Yes, that might me a good candidate (and it would be much simpler than
the manual accounting we use now).

regards

-- 
Tomas Vondra                  http://www.2ndQuadrant.com
PostgreSQL Development, 24x7 Support, Remote DBA, Training & Services

Re: Memory Accounting

От

Melanie Plageman

Дата:

18 сентября 2019 г., 21:32:13

I wanted to address a couple of questions Jeff asked me off-list about
Greenplum's implementations of Memory Accounting.

Greenplum has two memory accounting sub-systems -- one is the
MemoryContext-based system proposed here.
The other memory accounting system tracks "logical" memory owners in
global accounts. For example, every node in a plan has an account,
however, there are other execution contexts, such as the parser, which
have their own logical memory accounts.
Notably, this logical memory account system also tracks chunks instead
of blocks.

The rationale for tracking memory at the logical owner level was that
memory for a logical owner may allocate memory across multiple
contexts and a single context may contain memory belonging to several
of these logical owners.

More compellingly, many of the allocations done during execution are
done directly in the per query or per tuple context--as opposed to
being done in their own uniquely named context. Arguably, this is
because those logical owners (a Result node, for example) are not
memory-intensive and thus do not require specific memory accounting.
However, when debugging a memory leak or OOM, the specificity of
logical owner accounts was seen as desirable. A discrepancy between
memory allocated and memory freed in the per query context doesn't
provide a lot of hints as to the source of the leak.
At the least, there was no meaningful way to represent MemoryContext
account balances in EXPLAIN ANALYZE. Where would the TopMemoryContext
be represented, for example.

● **GIVEN RECORDS**:

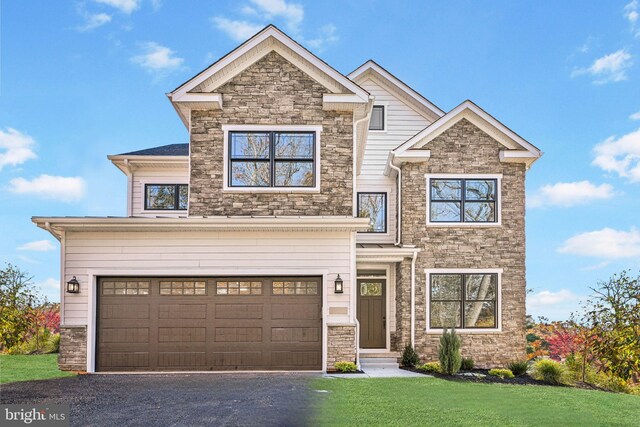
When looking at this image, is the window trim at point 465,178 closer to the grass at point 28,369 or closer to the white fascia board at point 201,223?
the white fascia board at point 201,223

* * *

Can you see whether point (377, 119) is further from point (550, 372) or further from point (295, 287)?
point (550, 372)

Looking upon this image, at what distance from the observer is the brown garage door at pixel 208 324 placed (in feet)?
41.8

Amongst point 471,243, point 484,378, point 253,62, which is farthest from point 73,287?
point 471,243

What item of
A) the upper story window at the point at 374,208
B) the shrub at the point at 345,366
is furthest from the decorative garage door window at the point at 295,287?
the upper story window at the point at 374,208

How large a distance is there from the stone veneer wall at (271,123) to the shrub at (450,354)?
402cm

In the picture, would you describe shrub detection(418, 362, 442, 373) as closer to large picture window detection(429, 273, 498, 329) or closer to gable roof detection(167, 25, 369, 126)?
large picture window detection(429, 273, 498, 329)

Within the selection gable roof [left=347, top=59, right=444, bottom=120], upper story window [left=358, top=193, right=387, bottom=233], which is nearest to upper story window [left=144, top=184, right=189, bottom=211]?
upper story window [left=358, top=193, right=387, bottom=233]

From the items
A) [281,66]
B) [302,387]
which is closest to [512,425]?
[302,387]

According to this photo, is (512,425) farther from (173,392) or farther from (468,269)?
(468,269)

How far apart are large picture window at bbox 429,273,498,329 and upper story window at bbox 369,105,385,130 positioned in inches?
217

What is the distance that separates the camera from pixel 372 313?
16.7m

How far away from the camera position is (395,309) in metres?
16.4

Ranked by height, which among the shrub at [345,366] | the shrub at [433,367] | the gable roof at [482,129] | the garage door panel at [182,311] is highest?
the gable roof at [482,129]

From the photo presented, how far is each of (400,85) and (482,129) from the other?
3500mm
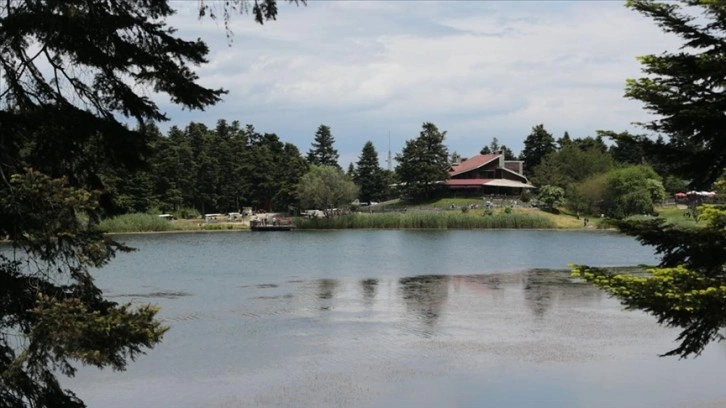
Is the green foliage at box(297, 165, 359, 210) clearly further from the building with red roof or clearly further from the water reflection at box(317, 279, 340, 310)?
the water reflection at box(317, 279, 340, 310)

● **WORK TO COMPLETE**:
A – Print the passage of the memory accounting post between "Notably, this logical" and "these logical owners.", inclusive.
B – Select each line of the listing that contains the word "roof".
The text and the listing come from separate, unrelated sources.

● **ANSWER LIST**:
A –
Notably, this logical memory account system also tracks chunks instead
of blocks.

The rationale for tracking memory at the logical owner level was that
memory for a logical owner may allocate memory across multiple
contexts and a single context may contain memory belonging to several
of these logical owners.

B –
In the picture, would you describe shrub detection(418, 362, 442, 373) as closer to large picture window detection(429, 273, 498, 329) or closer to gable roof detection(167, 25, 369, 126)?
Within the selection gable roof [left=347, top=59, right=444, bottom=120], upper story window [left=358, top=193, right=387, bottom=233], which is nearest to upper story window [left=144, top=184, right=189, bottom=211]?
Ranked by height, which among the shrub at [345,366] | the shrub at [433,367] | the gable roof at [482,129] | the garage door panel at [182,311] is highest?
the gable roof at [482,129]
Is the green foliage at box(297, 165, 359, 210) clearly further from the building with red roof or clearly further from the water reflection at box(317, 279, 340, 310)?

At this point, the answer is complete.